Add flow for re-sending replay frames that spectator did not receive at end of play#38163
Add flow for re-sending replay frames that spectator did not receive at end of play#38163bdach wants to merge 1 commit into
Conversation
…at end of play Compatibility matrix: | | old client | new client | | :--------: | :--------: | :--------: | | old server | 🟠[^1] | 🟠[^1] | | new server | 🟠[^2] | 🟢[^3] | [^1]: Operations will succeed, but the server never attempts to retrieve any dropped frames because it is not aware of the new flow, so the resulting replay will be incomplete. [^2]: Operations will succeed, but the server will not attempt to use the new flow to retrieve any dropped frames, because the client will not send `LastFrameBundleSequenceNumber`, so the resulting replay will be incomplete. [^3]: Operations will succeed. The server will attempt to retrieve dropped frames in a once-off operation at the end of gameplay. This implements the proposal first outlined in ppy/osu-server-spectator#244 (comment). With this change, if a player's connection drops out during a play but then recovers before the end of the play, the server will re-request any frame bundles that it has not received thus far. The client caches all frame bundles it sends out until the end of the play and the request for any missing frame bundles from the server. The frame bundles for past plays are purged only when the server invokes `CompleteReplay()`. (If the server determines that it has received all frame bundles, it will still invoke `CompleteReplay()`, but with an empty list of bundle sequence numbers.) I expect this caching strategy to be controversial, so I am listening to counterproposals (LRU / limited capacity queue? something else?)
| /// <param name="FrameBundleSequenceNumbers">The sequence numbers of frame bundles that the server never received.</param> | ||
| [Serializable] | ||
| [MessagePackObject] | ||
| public record CompleteReplayRequest( |
There was a problem hiding this comment.
One thing I got in the habit of doing with bancho/stable is prefixing these kinds of calls with Client or Server, because I guarantee we are going to end up with Request objects being fired in both directions sooner or later.
Thoughts?
ServerCompleteReplayRequest
ClientCompleteReplayResponse
There was a problem hiding this comment.
Other than the fact that no other operation between client and spectator server uses this convention, I do not have any particular opinions on this proposal.

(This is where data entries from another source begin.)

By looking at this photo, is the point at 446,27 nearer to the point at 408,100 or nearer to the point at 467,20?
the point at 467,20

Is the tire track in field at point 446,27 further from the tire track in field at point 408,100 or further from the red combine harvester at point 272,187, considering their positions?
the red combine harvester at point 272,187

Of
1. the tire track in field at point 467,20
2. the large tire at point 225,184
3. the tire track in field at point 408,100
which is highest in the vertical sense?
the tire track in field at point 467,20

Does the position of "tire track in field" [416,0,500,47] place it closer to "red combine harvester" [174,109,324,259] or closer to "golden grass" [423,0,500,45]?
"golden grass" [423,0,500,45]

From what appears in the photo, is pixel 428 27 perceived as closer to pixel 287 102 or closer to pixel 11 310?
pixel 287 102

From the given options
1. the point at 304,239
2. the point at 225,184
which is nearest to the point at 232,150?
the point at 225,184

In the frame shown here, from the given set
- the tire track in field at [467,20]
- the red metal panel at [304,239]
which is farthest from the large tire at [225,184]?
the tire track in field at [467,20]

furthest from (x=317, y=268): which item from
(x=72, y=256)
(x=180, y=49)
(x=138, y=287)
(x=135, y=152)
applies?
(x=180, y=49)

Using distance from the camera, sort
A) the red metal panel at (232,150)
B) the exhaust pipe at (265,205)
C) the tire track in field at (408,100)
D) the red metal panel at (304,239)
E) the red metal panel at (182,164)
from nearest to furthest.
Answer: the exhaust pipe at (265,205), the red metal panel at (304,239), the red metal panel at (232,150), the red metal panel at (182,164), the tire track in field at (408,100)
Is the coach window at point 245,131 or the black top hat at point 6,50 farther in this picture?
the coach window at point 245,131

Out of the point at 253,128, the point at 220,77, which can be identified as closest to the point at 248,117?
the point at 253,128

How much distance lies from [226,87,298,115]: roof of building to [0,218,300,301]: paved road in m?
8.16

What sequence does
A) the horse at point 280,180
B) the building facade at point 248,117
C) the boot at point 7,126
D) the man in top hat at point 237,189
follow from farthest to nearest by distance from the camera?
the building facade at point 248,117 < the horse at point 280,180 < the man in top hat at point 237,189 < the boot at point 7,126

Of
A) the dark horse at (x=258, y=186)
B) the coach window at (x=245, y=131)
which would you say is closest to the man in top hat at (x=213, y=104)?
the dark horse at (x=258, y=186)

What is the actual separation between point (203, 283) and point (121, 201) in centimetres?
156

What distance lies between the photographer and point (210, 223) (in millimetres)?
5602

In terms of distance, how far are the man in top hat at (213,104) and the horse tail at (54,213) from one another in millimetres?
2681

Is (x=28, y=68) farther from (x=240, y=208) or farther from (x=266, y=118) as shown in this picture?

There was a problem hiding this comment.
Until now we haven't had any classes with Request / Response pairing, so I'm not sure it would suit there. Specifically important for when Request/Response is involved IMHO, because until now the client is always the Requester when using these terms (aka web requests).
But we could potentially prefix other classes where relevant.
| /// Used to determine ordering of frame bundles, and for server-side checks that server received all frame bundles it was supposed to. | ||
| /// </summary> | ||
| [Key(2)] | ||
| public long? SequenceNumber { get; set; } |
There was a problem hiding this comment.
We already have ReceivedTime in FrameHeader, which ended up never being used, a bit weird.
Anyway, any reason this is in the bundle and not the header? I'm not sure what the differentiation we have as to what goes in either, but curious if you have reasoning for putting it here specifically.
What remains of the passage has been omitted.